Connections to school and the classroom:
The main issues for school and the classroom are money, management, and maintenance.
We need to get access to the technology, which means we need the funds to do so. In an economy calling for budget cuts, it can be difficult to get technology on the school’s budget. But with the creation of NETS we have the duty to do so and provide students the access they need in order to acquire the technological skills they require for the 21st century.
Incorporating technology into the classroom, especially in regards to mobile learning poses some pedagogical and classroom management issues. But what I have learned, just like the teacher in the study, is that my students were actually better behaved when using our mobile lab computers than when in the computer lab. I believe it has something to do with being able to get in their own space; some students would choose to sit in our classroom reading area in more comfortable chairs, or some even on the floor, and others out in the plaza (a common working area). This showed me that just like every student has their own learning style, they also have their personal preference for learning environments as well. It should be noted that students knew that I had the right to move them back to their seat if they were found not being productive in their chosen location. Overall, as long as you as the educator are familiar with the technology, allowing students to engage in mobile learning is actually a comfortable and easy-to-manage teaching methods.

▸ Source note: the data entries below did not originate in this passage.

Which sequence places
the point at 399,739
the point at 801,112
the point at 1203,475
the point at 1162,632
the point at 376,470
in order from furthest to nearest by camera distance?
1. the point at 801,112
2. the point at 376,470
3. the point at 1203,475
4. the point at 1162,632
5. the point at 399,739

Lastly, the study’s approach “relied on Internet connectivity at all times” but “they worked with the school IT technicians, extending the school network to provide coverage around the school grounds” (195) which is totally doable in a school that has a strong IT department. Maintaining the equipment is a matter of making sure the students are responsible, and that there are funds for software and possible hard drive issues. In a school year, I personally encountered maybe five computer issues with our mobile lab that consisted of 90 netbooks, which is very minimal.
It is important as educators to recognize that “it is clear a range of highly portable yet powerful devices have arrived and will affect how learners study across contexts and environments in the near future (198). Mobile learning is a great way to provide the opportunities students need to build skills they will be using in the real world. We are already teaching an instant-access generation, who are retrieving, sending, and accessing data all day, every day, from a wide array of locations from home, to school, to even on the school bus. So let’s incorporate something they are already doing, and show them how to build the skill for an educational and collaborative purpose.